- _WHAT YOU HAVE TO DO_
The result should be an exact copy of the entries that follow, with no pictures included.

____

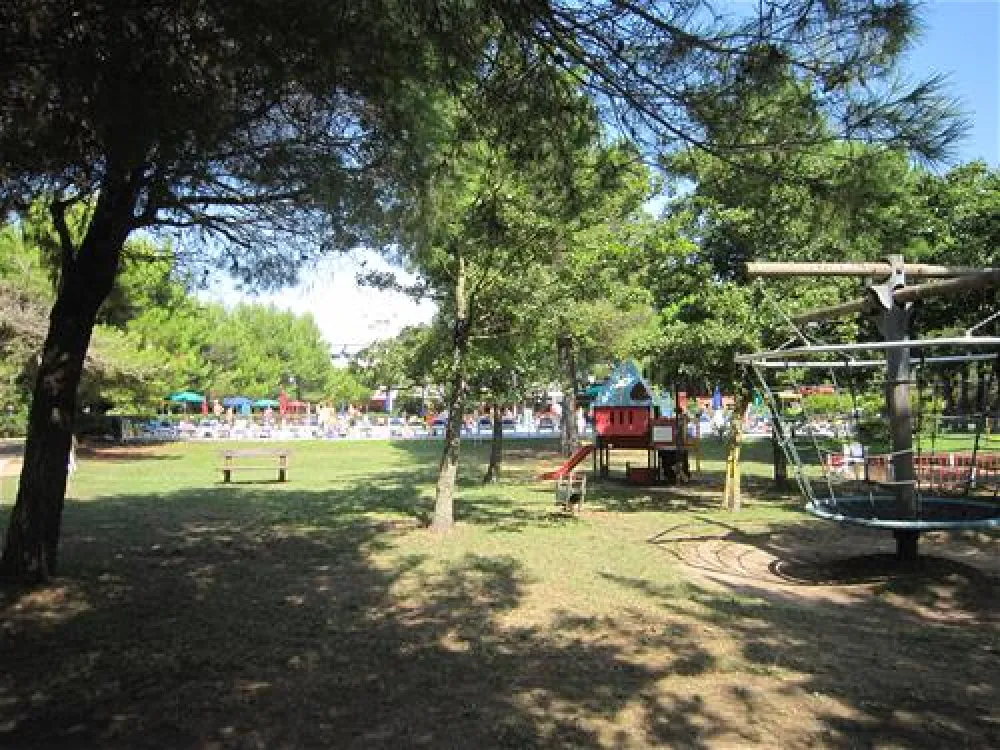 Camping Village Il Tridente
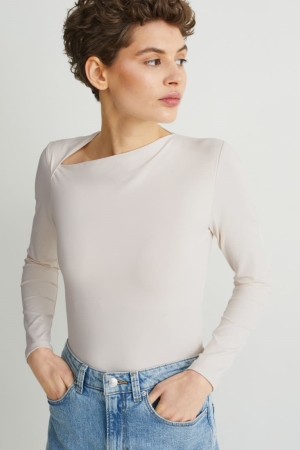 C&A Long Sleeve Blast Dam Vita | EZMGK-2145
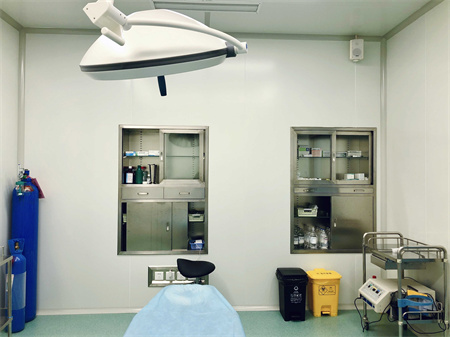 仙桃職業(yè)學(xué)院附屬醫(yī)院整形科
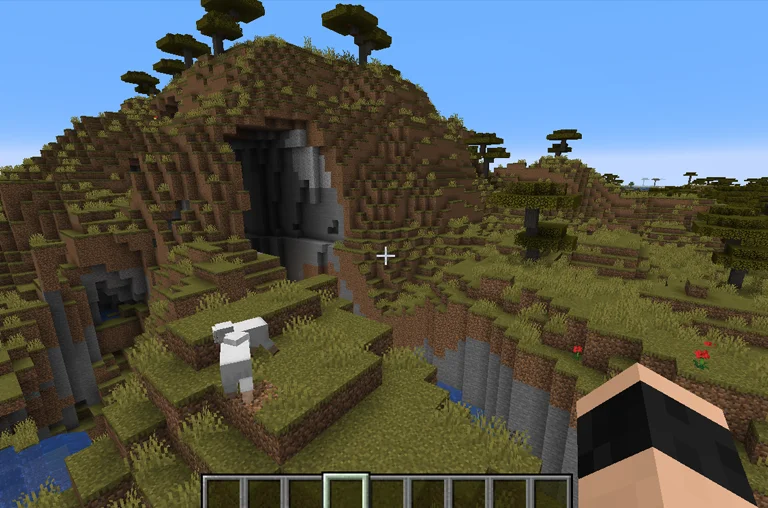 Snapshot 24w44a Bild 2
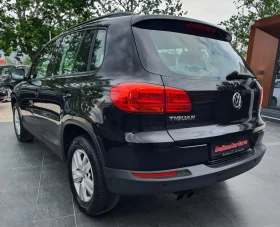 VW Tiguan 2.0 TDI BlueMotion FaceLift, снимка 3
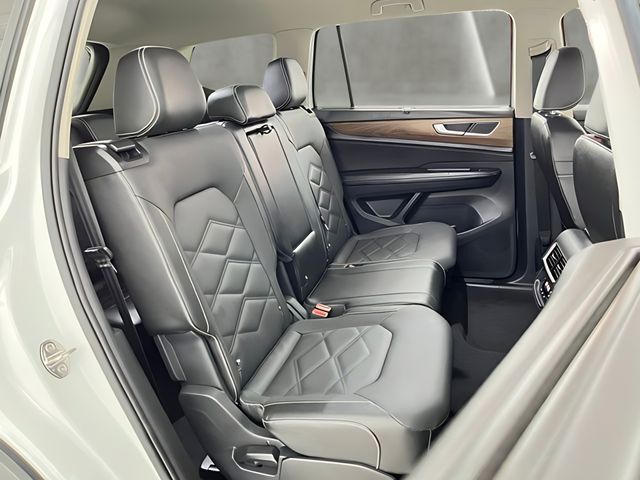 2025 Volkswagen Atlas 2.0T SE w/Technology Carrollton TX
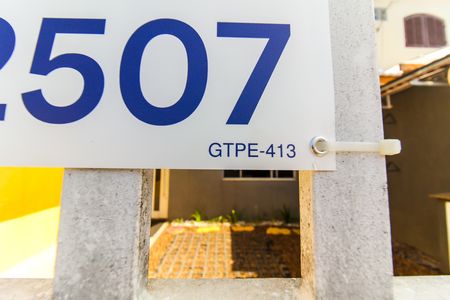 Casa para alugar com 66m², 1 quarto e 1 vaga Casa para alugar com 66m², 1 quarto e 1 vagaGTPE - 413
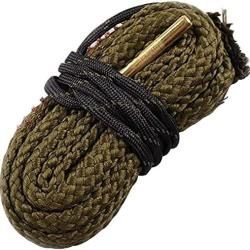 Kit de Cordes de Nettoyage Canon Multi-Calibres 6 mm 9 mm .177 .223 .308 12 & 20 GA Fusil & Carabine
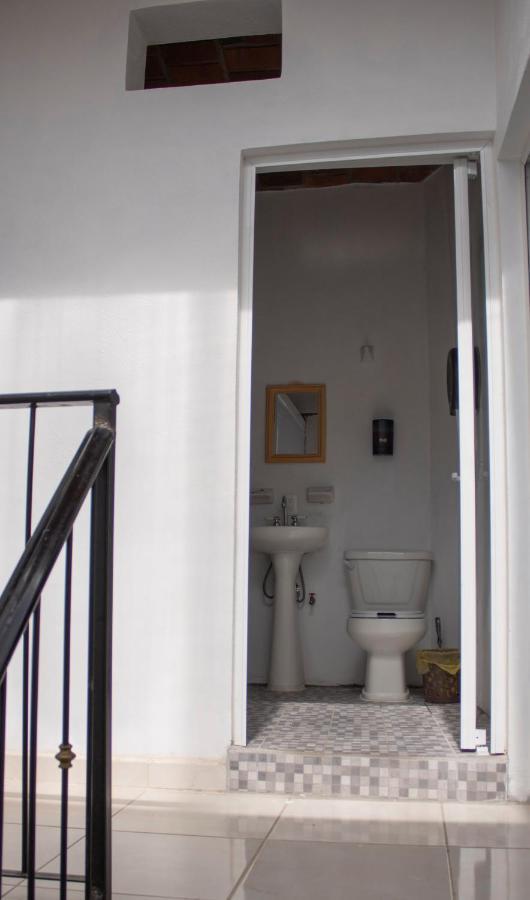 Вилла C9 Casas La Colmena A 3 Min Playa Alberca 2 Rec. Пеньита-де-Хальтемба Экстерьер фото
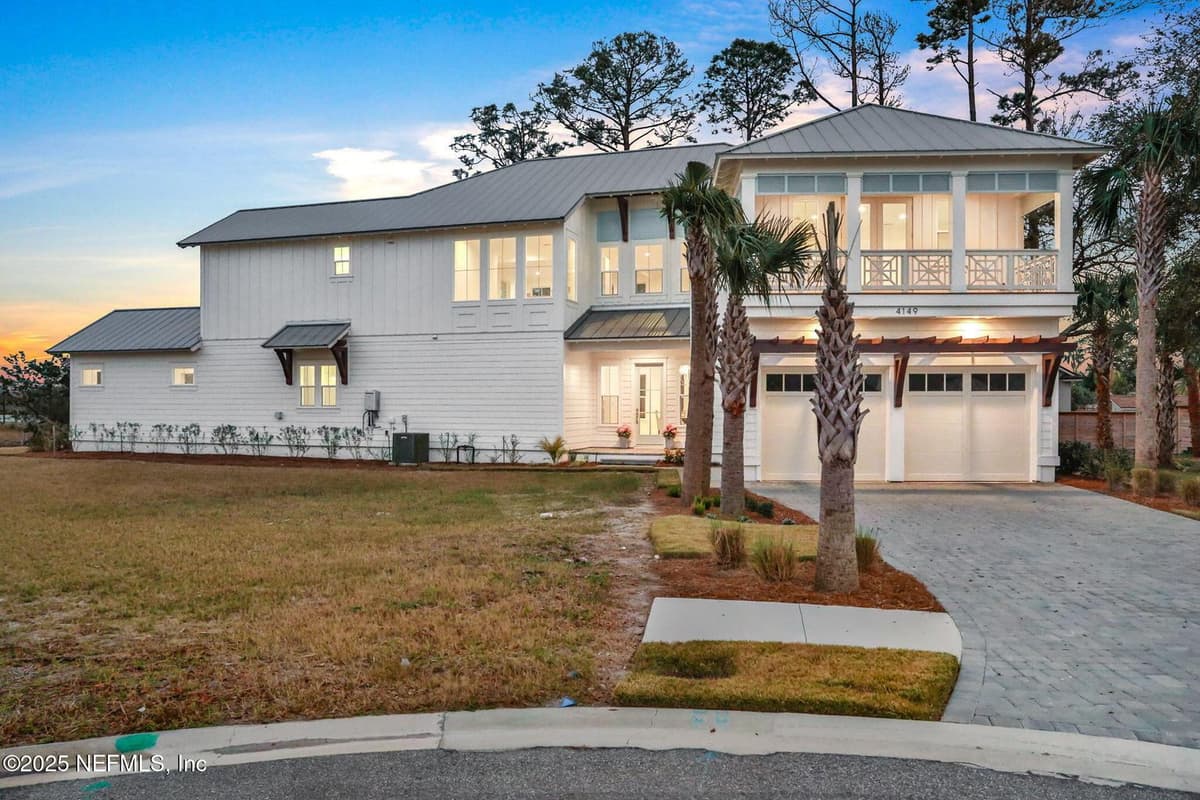 4149 SUNRISE COVE Way, Jacksonville, FL 32250, Jacksonville, FL - photo 3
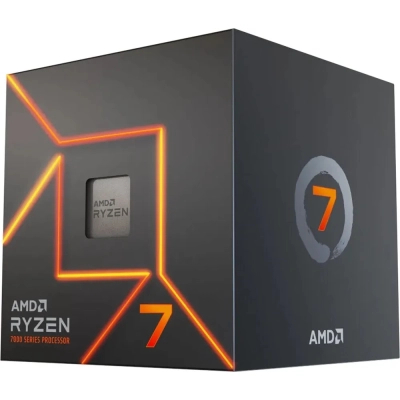 ��������� AMD Ryzen 7 7700 (100-100000592SPK) - �������� 1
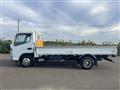 2012 Mitsubishi Canter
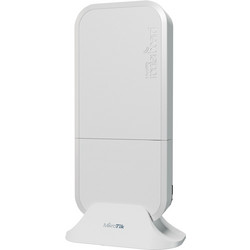 MikroTik wAP AC White Access Point WiFi 5 Dual Band (2.4 & 5GHz)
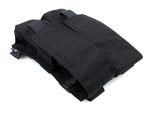 TMC MP7A1 Double Magazine Pouch (BK) - Image 2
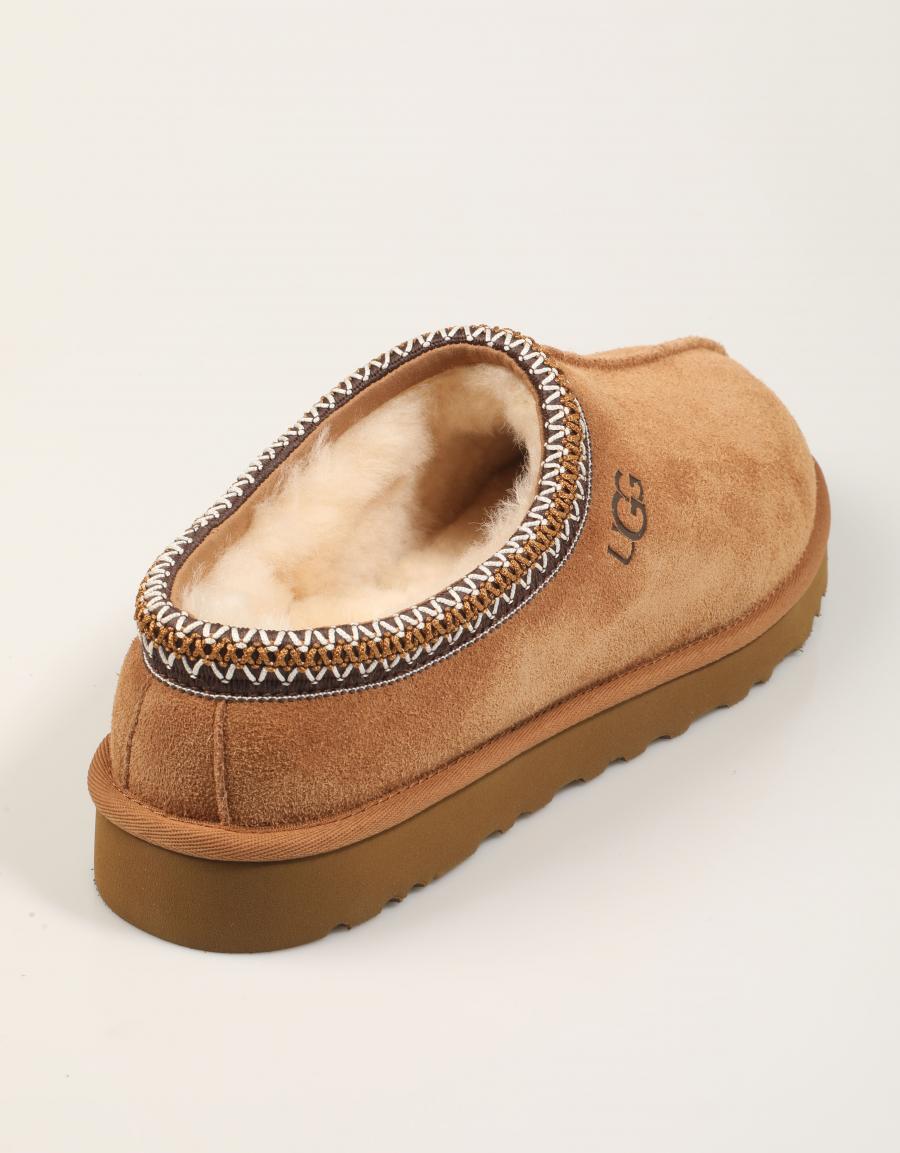 ZUECOS UGG M TASMAN II en color Cuero
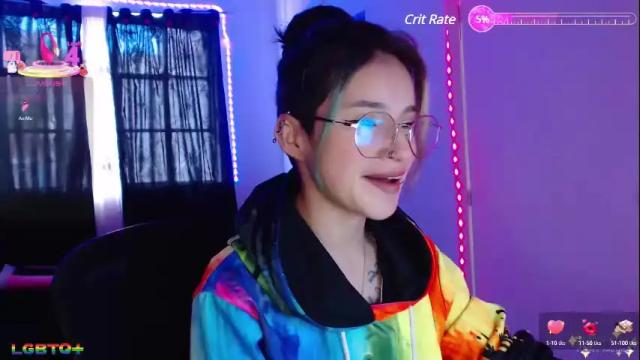 Image 3 of alejabeltran Stream on Chaturbate on 20 days ago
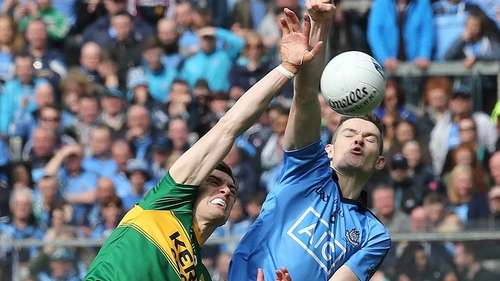Colm O'Rouke's Allianz Football Division 1 predictions Colm O'Rouke's Allianz Football Division 1 predictions
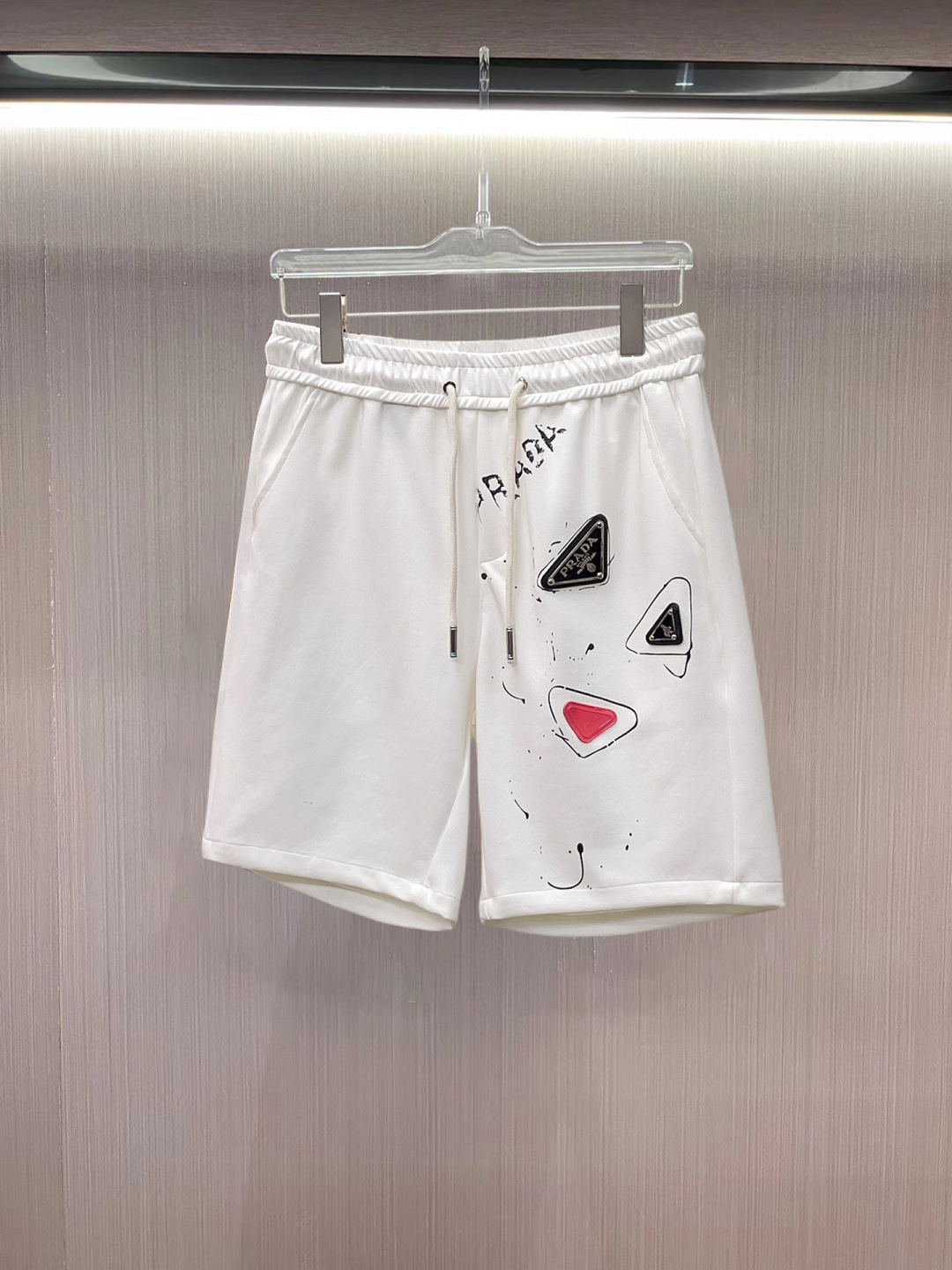 Casual Pants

____

- _ANSWER SECTION_
 Camping Village Il Tridente
 C&A Long Sleeve Blast Dam Vita | EZMGK-2145
 仙桃職業(yè)學(xué)院附屬醫(yī)院整形科
 Snapshot 24w44a Bild 2
 VW Tiguan 2.0 TDI BlueMotion FaceLift, снимка 3
 2025 Volkswagen Atlas 2.0T SE w/Technology Carrollton TX
 Casa para alugar com 66m², 1 quarto e 1 vaga Casa para alugar com 66m², 1 quarto e 1 vagaGTPE - 413
 Kit de Cordes de Nettoyage Canon Multi-Calibres 6 mm 9 mm .177 .223 .308 12 & 20 GA Fusil & Carabine
 Вилла C9 Casas La Colmena A 3 Min Playa Alberca 2 Rec. Пеньита-де-Хальтемба Экстерьер фото
 4149 SUNRISE COVE Way, Jacksonville, FL 32250, Jacksonville, FL - photo 3
 ��������� AMD Ryzen 7 7700 (100-100000592SPK) - �������� 1
 2012 Mitsubishi Canter
 MikroTik wAP AC White Access Point WiFi 5 Dual Band (2.4 & 5GHz)
 TMC MP7A1 Double Magazine Pouch (BK) - Image 2
 ZUECOS UGG M TASMAN II en color Cuero
 Image 3 of alejabeltran Stream on Chaturbate on 20 days ago
Colm O'Rouke's Allianz Football Division 1 predictions Colm O'Rouke's Allianz Football Division 1 predictions
 Casual Pants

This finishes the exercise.